The King of the Jews.  He wasn’t treated like a king.  He was nailed to a cross.  Mocked.  Insulted.  His clothes were divided up among the soldiers.  He was beaten.  It’s a paradox, isn’t it?  A dying Messiah.  Other people declared themselves the Messiah.  Few remember their names.  Hundreds, even thousands, of people were crucified in the history of the Roman Empire.  Why would the people of the first century remember this one particular Messiah and this one particular crucifixion?  Because it wasn’t the end of the story.  There was another chapter to be written, yet it was a chapter that was written before the beginning of time.  Another paradox.
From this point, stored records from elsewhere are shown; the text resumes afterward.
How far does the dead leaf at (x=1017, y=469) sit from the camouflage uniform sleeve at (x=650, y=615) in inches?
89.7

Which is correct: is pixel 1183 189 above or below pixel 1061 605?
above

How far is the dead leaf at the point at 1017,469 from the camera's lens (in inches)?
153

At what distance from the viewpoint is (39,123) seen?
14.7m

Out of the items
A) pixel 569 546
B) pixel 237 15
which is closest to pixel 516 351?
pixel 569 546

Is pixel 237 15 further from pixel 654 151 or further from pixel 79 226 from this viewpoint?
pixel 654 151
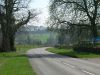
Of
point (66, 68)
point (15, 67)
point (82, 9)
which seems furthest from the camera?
point (82, 9)

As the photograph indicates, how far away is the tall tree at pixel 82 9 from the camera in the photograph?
67.2 m

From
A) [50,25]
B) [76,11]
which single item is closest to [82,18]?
[76,11]

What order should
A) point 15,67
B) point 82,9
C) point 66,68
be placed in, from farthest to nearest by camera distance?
point 82,9 → point 15,67 → point 66,68

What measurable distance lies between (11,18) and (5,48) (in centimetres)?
650

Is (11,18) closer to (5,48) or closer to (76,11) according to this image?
(5,48)

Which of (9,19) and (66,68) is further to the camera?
(9,19)

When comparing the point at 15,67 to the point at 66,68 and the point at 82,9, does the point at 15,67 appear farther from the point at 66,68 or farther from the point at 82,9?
the point at 82,9

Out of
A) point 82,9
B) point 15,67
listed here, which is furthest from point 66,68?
point 82,9

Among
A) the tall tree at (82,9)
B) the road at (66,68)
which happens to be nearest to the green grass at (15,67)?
the road at (66,68)

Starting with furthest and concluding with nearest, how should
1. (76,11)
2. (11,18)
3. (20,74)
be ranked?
(11,18) → (76,11) → (20,74)

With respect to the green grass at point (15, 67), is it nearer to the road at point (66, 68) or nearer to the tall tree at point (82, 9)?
the road at point (66, 68)

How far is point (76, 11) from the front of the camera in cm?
6750

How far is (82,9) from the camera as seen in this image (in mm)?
68000

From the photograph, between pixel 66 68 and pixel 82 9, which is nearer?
pixel 66 68
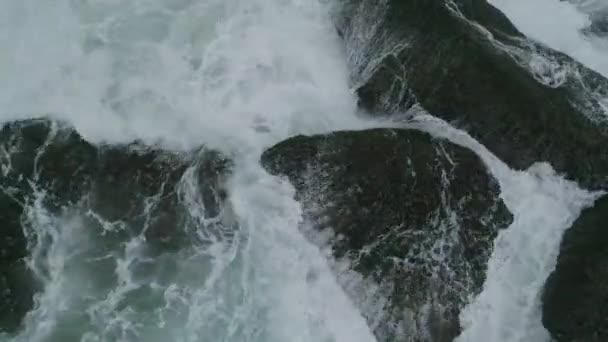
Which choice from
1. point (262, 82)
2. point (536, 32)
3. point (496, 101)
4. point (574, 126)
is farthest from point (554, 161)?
point (262, 82)

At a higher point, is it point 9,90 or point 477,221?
point 477,221

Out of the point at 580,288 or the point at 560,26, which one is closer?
the point at 580,288

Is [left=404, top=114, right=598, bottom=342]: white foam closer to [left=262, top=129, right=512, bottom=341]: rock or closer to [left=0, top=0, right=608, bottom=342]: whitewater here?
[left=0, top=0, right=608, bottom=342]: whitewater

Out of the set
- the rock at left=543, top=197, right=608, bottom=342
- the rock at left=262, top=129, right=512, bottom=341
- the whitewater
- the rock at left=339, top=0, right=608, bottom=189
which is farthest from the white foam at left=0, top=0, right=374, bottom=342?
the rock at left=543, top=197, right=608, bottom=342

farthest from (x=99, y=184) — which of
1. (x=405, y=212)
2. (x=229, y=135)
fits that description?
(x=405, y=212)

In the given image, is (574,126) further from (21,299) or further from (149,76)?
(21,299)

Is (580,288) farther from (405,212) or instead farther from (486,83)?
(486,83)

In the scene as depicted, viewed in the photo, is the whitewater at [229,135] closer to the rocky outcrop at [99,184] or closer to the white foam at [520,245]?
the white foam at [520,245]
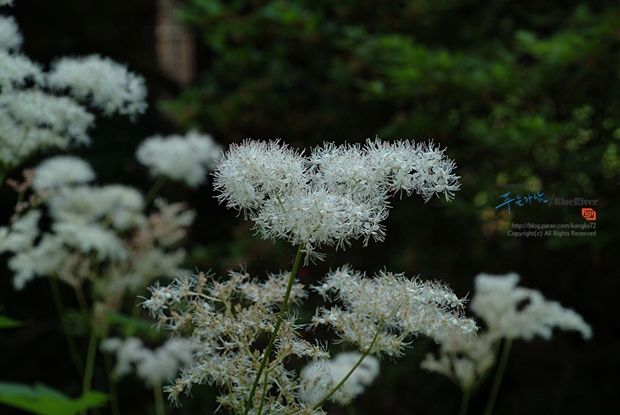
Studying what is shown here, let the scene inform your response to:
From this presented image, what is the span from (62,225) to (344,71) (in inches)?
47.3

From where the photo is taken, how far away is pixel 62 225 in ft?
4.85

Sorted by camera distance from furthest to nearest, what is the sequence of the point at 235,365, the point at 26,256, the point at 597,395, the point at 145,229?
1. the point at 597,395
2. the point at 145,229
3. the point at 26,256
4. the point at 235,365

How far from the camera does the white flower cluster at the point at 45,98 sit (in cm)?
96

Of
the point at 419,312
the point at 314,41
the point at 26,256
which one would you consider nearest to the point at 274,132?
the point at 314,41

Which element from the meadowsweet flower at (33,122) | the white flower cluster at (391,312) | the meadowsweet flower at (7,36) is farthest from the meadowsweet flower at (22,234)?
the white flower cluster at (391,312)

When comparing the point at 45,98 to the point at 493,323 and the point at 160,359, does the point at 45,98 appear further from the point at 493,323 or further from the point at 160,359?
the point at 493,323

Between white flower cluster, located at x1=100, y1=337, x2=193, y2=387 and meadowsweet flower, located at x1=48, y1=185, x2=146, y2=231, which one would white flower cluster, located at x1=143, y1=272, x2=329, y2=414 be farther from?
meadowsweet flower, located at x1=48, y1=185, x2=146, y2=231

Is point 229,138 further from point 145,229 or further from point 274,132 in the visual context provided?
point 145,229

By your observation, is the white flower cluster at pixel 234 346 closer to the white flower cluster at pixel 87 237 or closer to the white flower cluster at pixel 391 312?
the white flower cluster at pixel 391 312

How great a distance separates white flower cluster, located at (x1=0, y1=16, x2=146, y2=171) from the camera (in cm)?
96

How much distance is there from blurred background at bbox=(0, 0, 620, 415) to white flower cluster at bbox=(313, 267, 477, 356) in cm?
86

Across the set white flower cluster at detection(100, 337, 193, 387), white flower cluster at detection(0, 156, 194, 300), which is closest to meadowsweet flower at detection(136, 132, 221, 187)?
white flower cluster at detection(0, 156, 194, 300)

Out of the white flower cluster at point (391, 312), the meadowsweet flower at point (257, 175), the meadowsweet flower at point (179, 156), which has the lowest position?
the white flower cluster at point (391, 312)

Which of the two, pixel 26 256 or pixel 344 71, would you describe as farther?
pixel 344 71
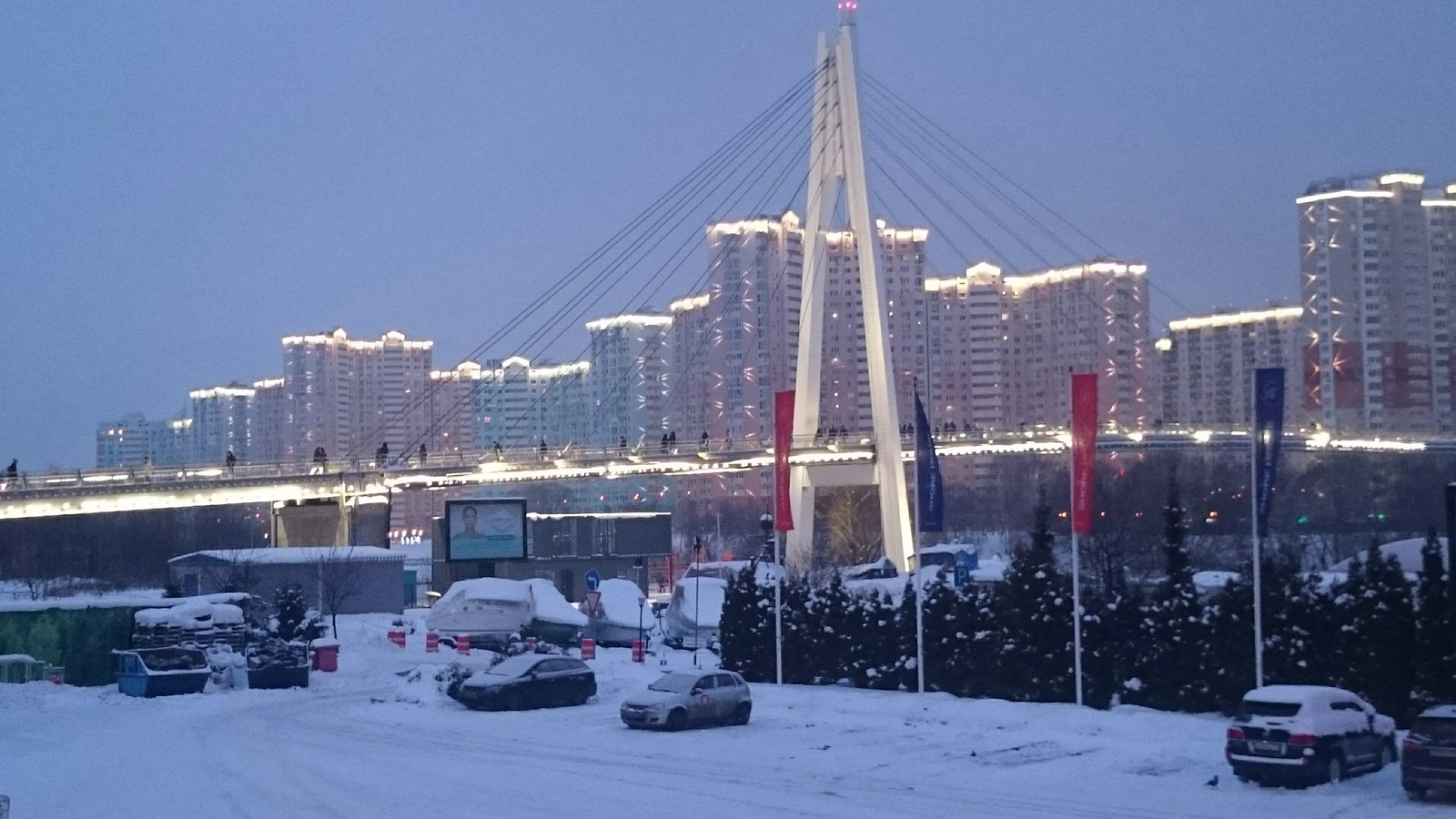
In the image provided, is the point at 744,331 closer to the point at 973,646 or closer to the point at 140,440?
the point at 973,646

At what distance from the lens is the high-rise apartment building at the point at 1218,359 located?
87250 millimetres

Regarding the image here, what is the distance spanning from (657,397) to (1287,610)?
8396 centimetres

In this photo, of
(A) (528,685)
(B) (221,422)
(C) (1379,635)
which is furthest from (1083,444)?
(B) (221,422)

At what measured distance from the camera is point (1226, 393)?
295 feet

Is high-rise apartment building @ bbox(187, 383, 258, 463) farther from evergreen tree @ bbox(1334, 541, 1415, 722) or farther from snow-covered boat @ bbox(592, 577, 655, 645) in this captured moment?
evergreen tree @ bbox(1334, 541, 1415, 722)

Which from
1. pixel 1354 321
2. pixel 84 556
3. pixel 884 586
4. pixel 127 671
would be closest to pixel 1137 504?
pixel 1354 321

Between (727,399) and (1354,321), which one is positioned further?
(727,399)

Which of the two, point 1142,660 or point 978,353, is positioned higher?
point 978,353

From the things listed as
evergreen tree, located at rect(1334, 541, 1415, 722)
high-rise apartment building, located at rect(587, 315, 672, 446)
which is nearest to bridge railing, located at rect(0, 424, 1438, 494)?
evergreen tree, located at rect(1334, 541, 1415, 722)

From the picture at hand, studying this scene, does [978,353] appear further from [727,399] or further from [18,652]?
[18,652]

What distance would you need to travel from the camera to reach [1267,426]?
18.4 m

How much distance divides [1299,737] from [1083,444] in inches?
296

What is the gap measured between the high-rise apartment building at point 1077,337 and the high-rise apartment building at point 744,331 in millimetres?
17225

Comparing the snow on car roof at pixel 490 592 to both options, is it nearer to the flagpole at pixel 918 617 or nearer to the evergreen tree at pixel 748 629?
the evergreen tree at pixel 748 629
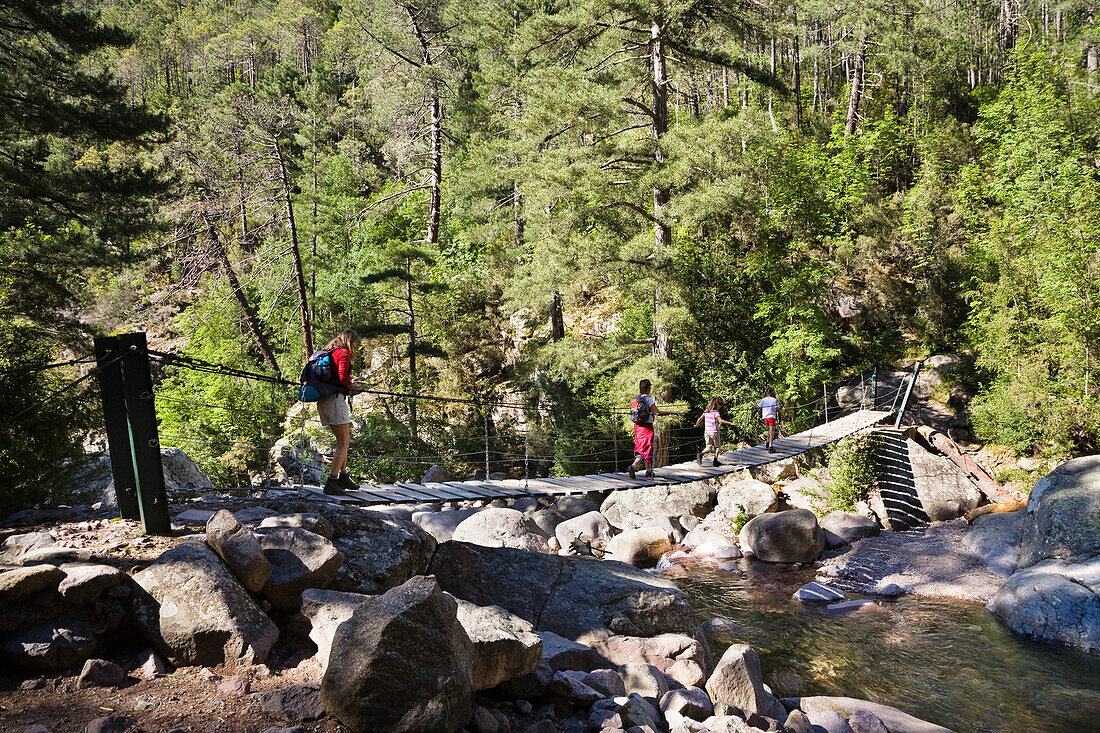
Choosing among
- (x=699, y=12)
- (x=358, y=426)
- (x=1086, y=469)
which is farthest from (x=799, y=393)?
(x=358, y=426)

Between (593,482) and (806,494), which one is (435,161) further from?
(593,482)

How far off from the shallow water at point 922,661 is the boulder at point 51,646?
5.32 metres

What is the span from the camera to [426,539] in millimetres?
5332

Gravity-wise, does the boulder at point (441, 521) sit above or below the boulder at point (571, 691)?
below

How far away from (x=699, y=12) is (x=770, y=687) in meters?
11.8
Three days later.  The crowd is gone.  The religious rulers were tucked away in their Temple.  The soldiers were back on duty.  The criminals were buried in their shallow grave.  But there was a tomb, a tomb that belonged to a man from Arimathea named Joseph, a tomb that housed the body of Jesus.  A tomb that was empty.  The resurrection happened.  This king of the Jews who was killed, buried and was supposed to be forgotten was raised from the dead.  The forgiveness that he had asked the Father to extend was extended, not just to those who were there, but to all.  No longer was Jesus the king of Jews, as the sign has so appropriately, albeit unintentionally, stated.  He was the king of all.  All who submit themselves to him, and all who refuse to do so.

As Paul says in Philippians, one day every knee shall bow and every tongue confess that Jesus Christ is Lord.  He may have died as king of the Jews, but he was raised to be king of all.  I’d say that is a pretty good reason to give thanks, wouldn’t you?  So Thursday, or Friday, or Saturday, or whatever day you stop to give thanks.  Don’t just give thanks for the four “f’s” – friends, family, food and football.  Give thanks that there is indeed a king who reigns.  A king whose reign is a bit of a paradox, but a king who is indeed Lord of all creation.